つまり、新規での病院開業、医院開業ともに医業収益を上げることが必須です。そのためには医業支出を上回る医業収入を上げることですが、最大限医業支出を抑えることが利益を出すための大前提です。医業経営(病院経営、診療所経営)は医療収入を上げるとともに医療支出を抑えて利益を上げられる病院、診療所に経営変更することも大変重要です。
そこで病院、診療所の中で大きな支出になる医療機器等の医療設備と人件費について言及します。
働き方改革が医療現場にもたらすものとは?
まず一人の医療スタッフを労働量が制限されます。これは医療ケアの質を下げる可能性があります。つまり医療現場では能力が高い人材が多く徴用される傾向があります。すべての従業員が同じ能力があればよいですが、そうでない場合すべての従業員が同じ労働時間となることを考えると医療の質は下がってしまう可能性が予測できます。しかしながら能力のある医療スタッフへ負担が集中することを避けるという面では有効ですので、医療機関側からみるのと従業員側から見るのでは随分違うと思います。

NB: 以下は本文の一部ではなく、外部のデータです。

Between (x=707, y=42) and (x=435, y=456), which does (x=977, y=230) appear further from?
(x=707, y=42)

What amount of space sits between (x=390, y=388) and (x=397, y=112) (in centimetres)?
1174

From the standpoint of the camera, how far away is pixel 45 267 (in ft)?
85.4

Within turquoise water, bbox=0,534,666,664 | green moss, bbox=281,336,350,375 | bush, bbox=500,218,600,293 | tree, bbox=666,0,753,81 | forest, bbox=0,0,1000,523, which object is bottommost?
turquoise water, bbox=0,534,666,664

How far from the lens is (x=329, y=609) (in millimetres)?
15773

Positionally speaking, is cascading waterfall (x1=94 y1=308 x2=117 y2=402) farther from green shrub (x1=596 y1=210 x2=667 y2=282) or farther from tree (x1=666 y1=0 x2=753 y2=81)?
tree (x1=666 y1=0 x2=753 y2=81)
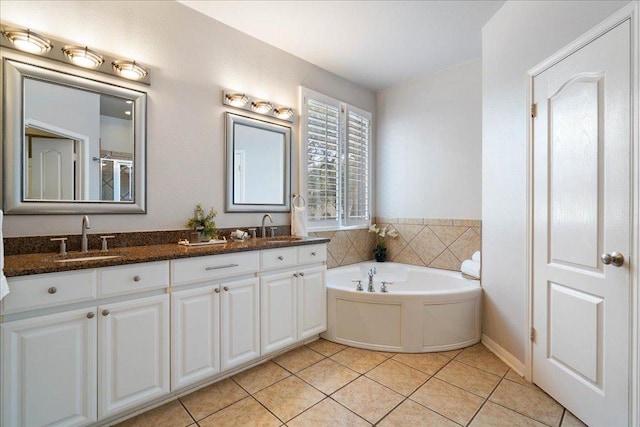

ここで医業支出面から考察します。医療スタッフの労働時間が制限されるため基本的に従業員の頭数が必要となります。つまり今まで以上に従業員を雇用することとなり、従業員の社会保険料が増えること、非正規社員(パート社員)の雇用も増えることで人件費を増加することが考えられます。いずれにしても人件費コストは上昇することとなります。
例えば下記の医業支出の大きなものを考えてみます。
医療機器/医療備品コストをどう考えるか?
医療上必要であれば買うしかないという医療現場での理屈は理解できますが、そこにどこのメーカーの、どの製品の、いくらのものを買うのかという議論をする機会を持つことが大切です。つまりコスト意識を現場に持たせることです。これを根付かせないと医療現場の高コスト化による医療収支上の破綻は目に見えています。人口減少、少子高齢化が進む昨今の現状ではどんなに利益が出ている病院、診療所でも、新規の病院、診療所でも最終的にはコストカットを行わざるを得ません。病院経営者、診療所経営者の皆様はローコスト化について真剣に取り組むときです。